Chloé Charles occupe le poste de second de cuisine chez Septime(Paris, XIe) depuis fin août 2012. "Il y a une majorité de femmes, nous sommes quatre pour trois hommes." C'est la première fois qu'elle est à ce poste et pense l'être véritablement depuis janvier. "Je suis enfin sûre de moi, je ne prends pas les erreurs de tout le monde comme si c'était les miennes. C'est une gestion, une vision d'ensemble et une transmission du savoir." La jeune femme se rend compte qu'elle aime transmettre, expliquer aux apprentis, mais qu'elle apprend d'eux aussi. "En fait, on apprend tout le temps."
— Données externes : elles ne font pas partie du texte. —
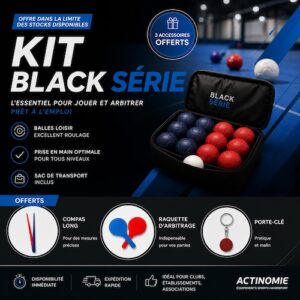 Advertisement for Kit Black Série billiard set featuring a carrying case with red and blue balls and a cue ball, promoting all-in-one play gear.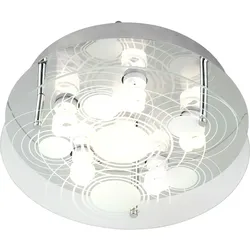 Deckenleuchte Glas satiniert Deckenlampe 6 Flammig Wohnzimmerleuchte Decke, 6x GU10 Fassungen, DxH 33x12,5 cm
Elle dit aimer réfléchir, "C'est un métier manuel, mais on n'est pas des machines. J'aime réfléchir à ce que je fais. Mes plats peuvent être assez intellectualisés. Comme les champignons cuits dans du café à basse température et accompagnés d'une crème de jaune d'oeuf que j'ai préparés pour le dîner de Fulgurance : beaucoup de gens m'ont dit qu'ils avaient moins aimé ou qu'ils avaient réfléchi. Il y a des plats gourmands qui n'amènent pas à réflexion et il y a des plats intellectualisés que nous chefs faisons de façon égoïste de temps en temps. J'aurais peur de m'ennuyer sinon." Pour l'instant, Chloé Charles apprend donc tout ce qu'elle peut et se dit qu'à 30 ans, elle aura sûrement son restaurant.